(Scene question records)
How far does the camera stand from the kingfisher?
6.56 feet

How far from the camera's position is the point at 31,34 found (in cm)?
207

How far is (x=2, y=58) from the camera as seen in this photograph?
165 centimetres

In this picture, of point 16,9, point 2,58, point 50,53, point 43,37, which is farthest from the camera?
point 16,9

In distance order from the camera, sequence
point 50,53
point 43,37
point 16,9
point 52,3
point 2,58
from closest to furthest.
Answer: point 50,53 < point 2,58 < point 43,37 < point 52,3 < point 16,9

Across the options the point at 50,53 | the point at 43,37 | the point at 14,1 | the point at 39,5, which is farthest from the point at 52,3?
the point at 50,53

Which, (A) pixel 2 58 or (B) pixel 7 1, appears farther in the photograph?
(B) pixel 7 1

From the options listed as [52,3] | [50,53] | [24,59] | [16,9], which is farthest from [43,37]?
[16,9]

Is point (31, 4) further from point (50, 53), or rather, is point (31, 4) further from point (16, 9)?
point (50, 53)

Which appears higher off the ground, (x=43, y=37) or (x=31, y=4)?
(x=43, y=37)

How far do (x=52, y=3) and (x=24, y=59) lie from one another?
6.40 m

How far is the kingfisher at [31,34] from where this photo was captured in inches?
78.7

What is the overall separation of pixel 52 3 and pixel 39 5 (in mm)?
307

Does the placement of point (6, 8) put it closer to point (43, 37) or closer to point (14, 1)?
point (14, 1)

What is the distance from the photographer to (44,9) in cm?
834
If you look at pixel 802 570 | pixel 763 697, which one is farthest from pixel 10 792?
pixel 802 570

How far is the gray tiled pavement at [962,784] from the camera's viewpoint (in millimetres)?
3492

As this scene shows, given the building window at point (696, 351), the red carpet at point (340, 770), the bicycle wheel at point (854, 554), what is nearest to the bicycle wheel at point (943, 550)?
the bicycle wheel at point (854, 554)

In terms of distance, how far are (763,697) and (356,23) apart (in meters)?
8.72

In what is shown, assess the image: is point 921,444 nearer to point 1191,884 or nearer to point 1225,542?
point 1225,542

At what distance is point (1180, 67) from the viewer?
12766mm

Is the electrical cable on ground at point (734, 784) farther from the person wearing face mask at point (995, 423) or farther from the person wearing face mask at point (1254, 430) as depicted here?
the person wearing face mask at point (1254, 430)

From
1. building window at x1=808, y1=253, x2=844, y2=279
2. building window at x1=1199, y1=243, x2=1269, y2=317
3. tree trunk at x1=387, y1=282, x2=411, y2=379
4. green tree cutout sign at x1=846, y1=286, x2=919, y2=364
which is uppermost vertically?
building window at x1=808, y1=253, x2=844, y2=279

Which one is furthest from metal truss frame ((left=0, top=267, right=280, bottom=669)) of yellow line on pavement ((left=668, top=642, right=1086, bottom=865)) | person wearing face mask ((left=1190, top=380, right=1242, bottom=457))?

EXERCISE PROMPT:
From the records above, extract every entry exactly as given.

RESULT BELOW:
How far does the camera stand from the kingfisher?
6.56 feet

How far from the camera's position is the point at 31,34 found (in cm)?
207

How far is (x=2, y=58) from the camera as seen in this photograph?
165 centimetres

In this picture, of point 16,9, point 2,58, point 50,53, point 43,37, which is farthest from the camera?
point 16,9

In distance order from the camera, sequence
point 50,53
point 43,37
point 16,9
point 52,3
point 2,58
from closest to furthest.
Answer: point 50,53 < point 2,58 < point 43,37 < point 52,3 < point 16,9

Across the options the point at 50,53 | the point at 43,37 | the point at 14,1 | the point at 39,5, which is farthest from the point at 52,3?
the point at 50,53

Which, (A) pixel 2 58 or (B) pixel 7 1, appears farther in the photograph?
(B) pixel 7 1

From the options listed as [52,3] | [50,53] | [24,59] | [16,9], which is farthest from [43,37]?
[16,9]

Is point (31, 4) further from point (50, 53), or rather, is point (31, 4) further from point (16, 9)?
point (50, 53)

Which appears higher off the ground, (x=43, y=37) or (x=31, y=4)?
(x=43, y=37)

How far do (x=52, y=3) and (x=24, y=59) lie from one another?
6.40 m

How far is the kingfisher at [31,34] from where this photo was captured in inches?
78.7

What is the overall separation of pixel 52 3 and pixel 39 5 (in mm)?
307

Does the placement of point (6, 8) put it closer to point (43, 37) or closer to point (14, 1)?
point (14, 1)

What is the distance from the photographer to (44,9) in cm?
834
If you look at pixel 802 570 | pixel 763 697, which one is farthest from pixel 10 792?
pixel 802 570

How far is the gray tiled pavement at [962,784] from the camera's viewpoint (in millimetres)?
3492

As this scene shows, given the building window at point (696, 351), the red carpet at point (340, 770), the bicycle wheel at point (854, 554), what is nearest to the bicycle wheel at point (943, 550)?
the bicycle wheel at point (854, 554)

In terms of distance, how far are (763,697) and (356,23) apart (in meters)?
8.72

In what is shown, assess the image: is point 921,444 nearer to point 1191,884 or nearer to point 1225,542?
point 1225,542

At what distance is point (1180, 67) from the viewer?
12766mm

Is the electrical cable on ground at point (734, 784) farther from the person wearing face mask at point (995, 423) or farther from the person wearing face mask at point (1254, 430) as depicted here?
the person wearing face mask at point (1254, 430)

From
1. building window at x1=808, y1=253, x2=844, y2=279
2. building window at x1=1199, y1=243, x2=1269, y2=317
3. tree trunk at x1=387, y1=282, x2=411, y2=379
4. green tree cutout sign at x1=846, y1=286, x2=919, y2=364
which is uppermost vertically?
building window at x1=808, y1=253, x2=844, y2=279

Which one is furthest from metal truss frame ((left=0, top=267, right=280, bottom=669)) of yellow line on pavement ((left=668, top=642, right=1086, bottom=865)) | person wearing face mask ((left=1190, top=380, right=1242, bottom=457))?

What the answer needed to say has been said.